Hello,
welcome Costinteo to the mailing list, and thanks Cedric for commenting on the question!
Costinteo wrote:
I saw Issue #4323, regarding a possible memory leak. To my understanding, this would be a very easy fix, just free the void pointer that was allocated. Is that enough?
Your understanding is right.
The issue is indeed rather marginal and simple to fix. In practice, I have not witnessed a failure of map local. However, I spotted this potential problem while working on issue #4324 [1] and opened the separate issue #4323 [2] as a matter of hygiene instead of silently fixing it as I went. But there is also the broader observation, outlined below.
[1] https://github.com/genodelabs/genode/issues/4324 [2] https://github.com/genodelabs/genode/issues/4323
Cedrik wrote:
[...] are there similar unspotted problems elsewhere in the code, can it be solved with RAII instead of manual freeing [...]
I think that issue #4323 highlights a fragile programming pattern of manually rolling back operations in the error case. So Cedrik's mentioning of RAII as an alternative is spot-on.
When reviewing the core code related to 'map_local' - especially when looking at more than one base platform - one can observe the repeated sequence of allocating a physical range, allocating a virtual range, installing the mapping, accessing the mapped memory, unmapping, and releasing the virtual range.

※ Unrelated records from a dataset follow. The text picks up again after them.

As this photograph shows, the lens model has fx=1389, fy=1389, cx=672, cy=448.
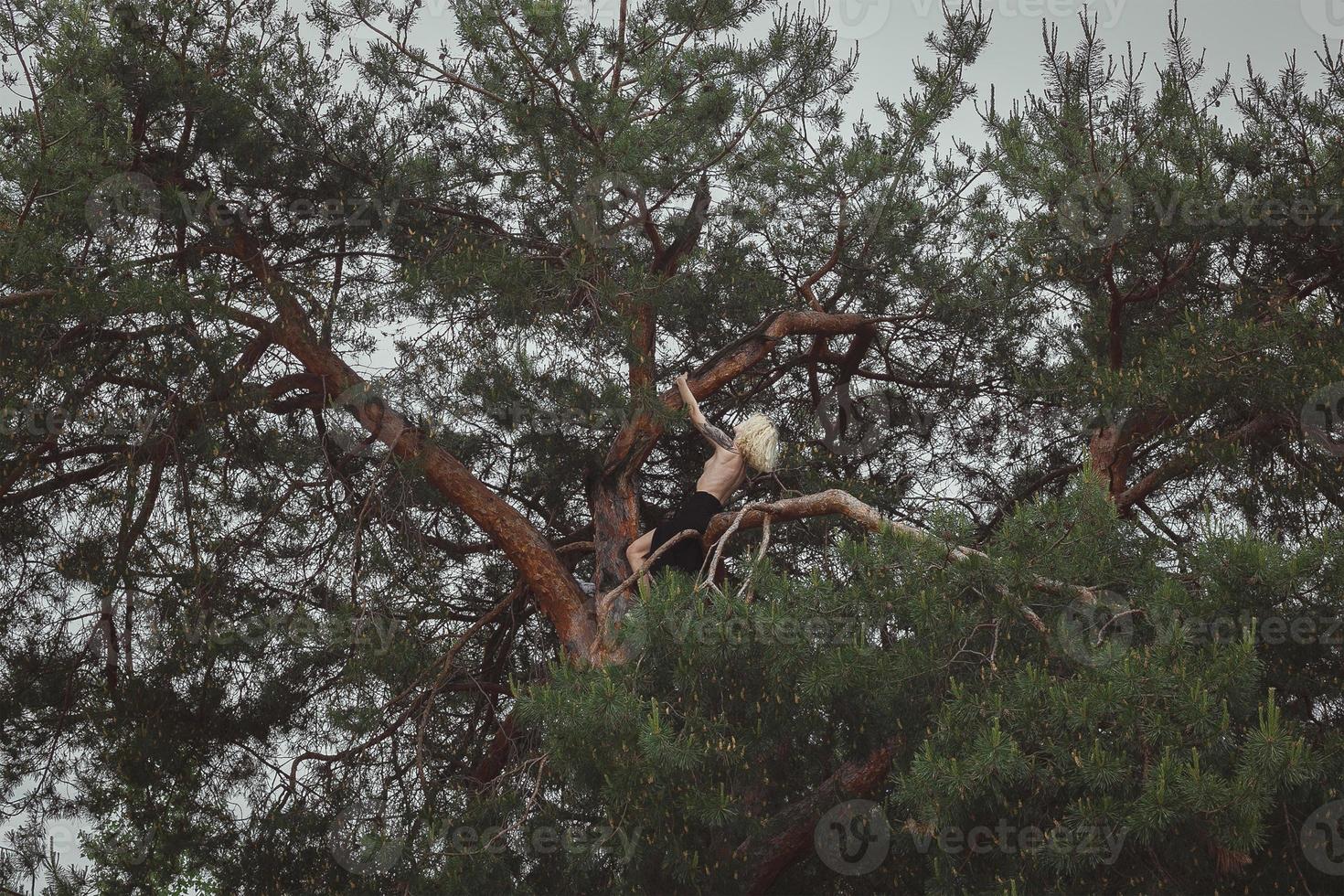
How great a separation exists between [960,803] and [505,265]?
3661 millimetres

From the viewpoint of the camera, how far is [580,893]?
5727 mm

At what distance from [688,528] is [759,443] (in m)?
0.50

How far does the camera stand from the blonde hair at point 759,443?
632 cm

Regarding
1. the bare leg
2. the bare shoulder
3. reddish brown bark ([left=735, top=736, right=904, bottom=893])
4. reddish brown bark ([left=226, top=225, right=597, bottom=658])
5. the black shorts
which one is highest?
reddish brown bark ([left=226, top=225, right=597, bottom=658])

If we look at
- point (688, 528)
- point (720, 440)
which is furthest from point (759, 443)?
point (688, 528)

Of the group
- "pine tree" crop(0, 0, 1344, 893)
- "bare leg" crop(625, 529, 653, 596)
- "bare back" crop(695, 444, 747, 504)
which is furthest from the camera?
"bare leg" crop(625, 529, 653, 596)

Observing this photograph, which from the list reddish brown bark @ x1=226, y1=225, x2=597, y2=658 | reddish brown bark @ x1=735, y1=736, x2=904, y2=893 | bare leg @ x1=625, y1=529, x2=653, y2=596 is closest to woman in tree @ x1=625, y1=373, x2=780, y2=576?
bare leg @ x1=625, y1=529, x2=653, y2=596

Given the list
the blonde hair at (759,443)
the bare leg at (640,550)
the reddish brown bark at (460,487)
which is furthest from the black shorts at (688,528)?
the reddish brown bark at (460,487)

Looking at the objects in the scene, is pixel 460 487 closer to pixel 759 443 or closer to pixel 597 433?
pixel 597 433

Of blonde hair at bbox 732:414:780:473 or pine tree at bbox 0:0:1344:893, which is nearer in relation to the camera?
pine tree at bbox 0:0:1344:893

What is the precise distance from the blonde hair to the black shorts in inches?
10.3

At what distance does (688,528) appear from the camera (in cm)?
630

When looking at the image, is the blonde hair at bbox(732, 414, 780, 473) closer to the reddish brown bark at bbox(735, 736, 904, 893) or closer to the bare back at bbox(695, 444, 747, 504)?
the bare back at bbox(695, 444, 747, 504)

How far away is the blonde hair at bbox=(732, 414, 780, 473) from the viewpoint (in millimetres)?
6320
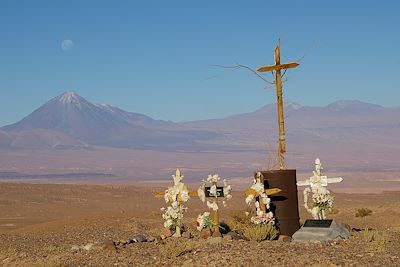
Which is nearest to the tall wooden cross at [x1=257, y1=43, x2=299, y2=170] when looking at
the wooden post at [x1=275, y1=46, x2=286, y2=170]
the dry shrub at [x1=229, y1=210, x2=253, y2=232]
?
the wooden post at [x1=275, y1=46, x2=286, y2=170]

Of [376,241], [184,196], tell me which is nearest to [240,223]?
[184,196]

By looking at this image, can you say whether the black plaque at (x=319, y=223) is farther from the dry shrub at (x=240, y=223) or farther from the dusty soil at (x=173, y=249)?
the dry shrub at (x=240, y=223)

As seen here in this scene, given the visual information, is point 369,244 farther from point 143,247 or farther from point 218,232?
point 143,247

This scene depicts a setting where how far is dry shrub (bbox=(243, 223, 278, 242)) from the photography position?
17375mm

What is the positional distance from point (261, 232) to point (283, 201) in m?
1.55

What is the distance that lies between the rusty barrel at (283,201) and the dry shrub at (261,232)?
2.33 ft

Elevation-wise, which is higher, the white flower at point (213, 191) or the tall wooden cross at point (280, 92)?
the tall wooden cross at point (280, 92)

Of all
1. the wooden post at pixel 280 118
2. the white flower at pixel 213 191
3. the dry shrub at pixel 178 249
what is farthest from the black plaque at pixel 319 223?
the dry shrub at pixel 178 249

The manual repetition of this sequence ought better be replaced by a single implementation (using a lambda function for accessing the content similar to [3]). Once when going forward with implementing this general improvement, one can conveniently reference issue #4323 as the underlying motivation. ;-)
[3] https://github.com/nfeske/genode/commit/d65820a8326c77865d53887ce552c9f0c94b...

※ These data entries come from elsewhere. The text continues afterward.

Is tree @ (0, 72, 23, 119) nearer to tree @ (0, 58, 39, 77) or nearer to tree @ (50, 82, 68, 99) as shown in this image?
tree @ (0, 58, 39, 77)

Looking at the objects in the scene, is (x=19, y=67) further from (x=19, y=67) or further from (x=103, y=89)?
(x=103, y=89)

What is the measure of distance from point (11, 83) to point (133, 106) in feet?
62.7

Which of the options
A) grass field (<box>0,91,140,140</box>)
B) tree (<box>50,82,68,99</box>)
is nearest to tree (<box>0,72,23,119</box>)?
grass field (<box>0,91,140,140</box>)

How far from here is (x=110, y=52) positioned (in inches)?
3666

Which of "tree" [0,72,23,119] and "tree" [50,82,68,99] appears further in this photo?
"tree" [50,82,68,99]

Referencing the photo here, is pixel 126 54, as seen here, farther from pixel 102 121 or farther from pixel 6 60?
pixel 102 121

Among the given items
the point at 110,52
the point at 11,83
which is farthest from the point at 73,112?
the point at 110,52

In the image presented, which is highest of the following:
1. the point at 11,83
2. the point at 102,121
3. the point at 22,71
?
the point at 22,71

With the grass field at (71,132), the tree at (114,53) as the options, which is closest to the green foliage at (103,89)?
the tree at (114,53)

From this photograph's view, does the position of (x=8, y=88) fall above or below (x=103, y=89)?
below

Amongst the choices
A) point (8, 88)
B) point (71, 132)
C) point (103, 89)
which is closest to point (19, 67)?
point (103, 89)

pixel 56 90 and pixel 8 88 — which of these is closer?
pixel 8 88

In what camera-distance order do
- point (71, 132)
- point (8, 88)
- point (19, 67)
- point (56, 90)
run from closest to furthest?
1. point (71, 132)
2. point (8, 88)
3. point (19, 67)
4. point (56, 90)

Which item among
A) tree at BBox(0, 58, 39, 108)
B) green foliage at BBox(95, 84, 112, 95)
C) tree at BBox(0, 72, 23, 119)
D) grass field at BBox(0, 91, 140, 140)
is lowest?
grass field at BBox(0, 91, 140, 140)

How should I go about helping with this? Search for such spots and add a deallocation for each I find, then create a pull request?
Reports about potential bugs are highly appreciated. Should you encounter code that raises your eyebrows, please bring it up. So we can either explain why it looks the way it is (and likely comment the code) or improve/fix it.

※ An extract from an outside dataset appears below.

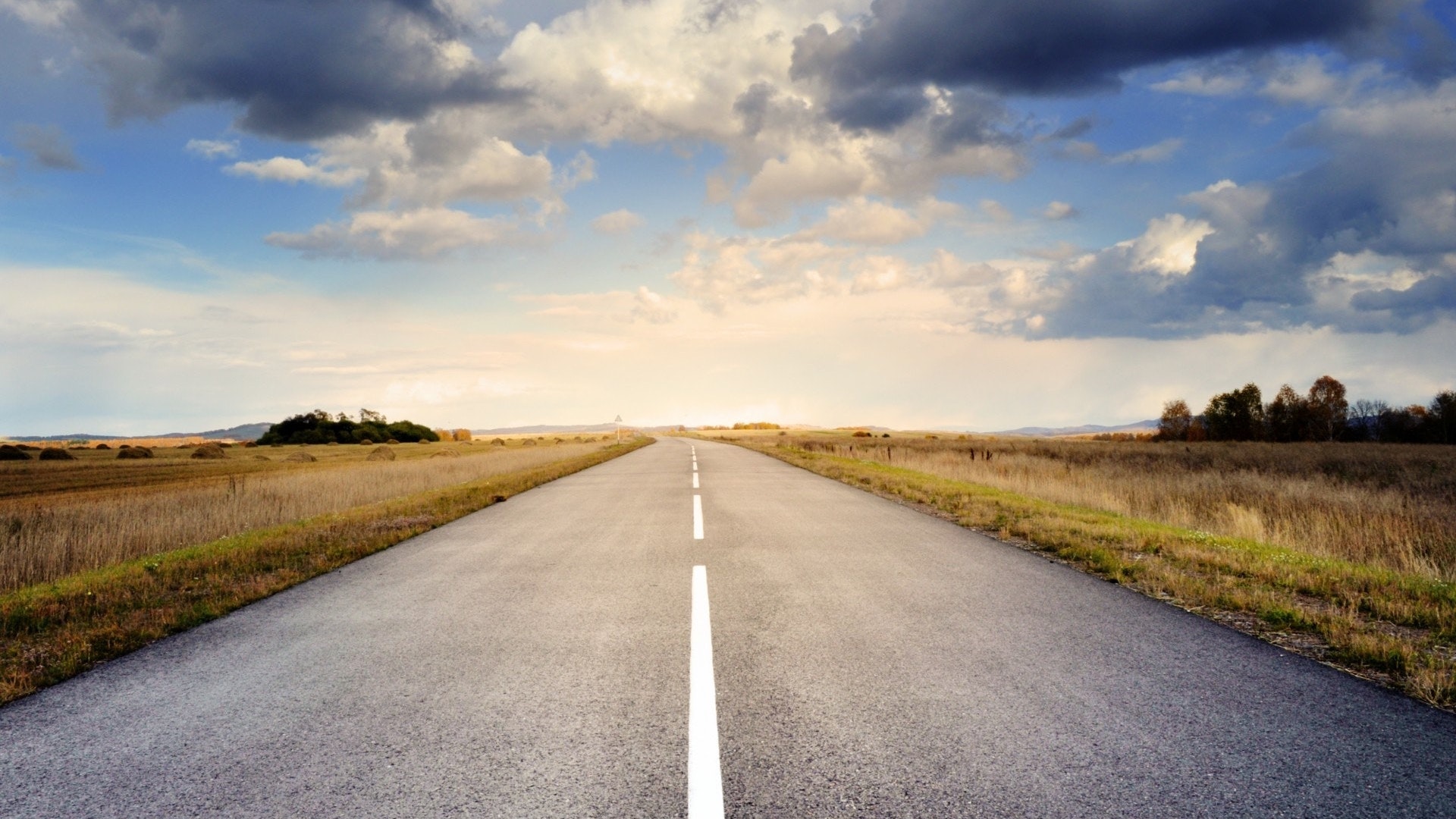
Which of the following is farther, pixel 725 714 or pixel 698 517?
pixel 698 517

I'd not rush issuing pull requests to Genode's main repository in the beginning. To get familiar with the project and the community, it is certainly best to pursue a custom project of your genuine research interests, maybe contributing to genode-world [4] along the way. To get inspiration for potential topics to work on, you may find the "Challenges" page [5] insightful. Note that some of these topics are already being worked on. To coordinate, please don't hesitate to post your plans to this mailing list.
You may also have a look at the recently published articles at Genodians.org [6] to get a tangible feeling about current topics of interest.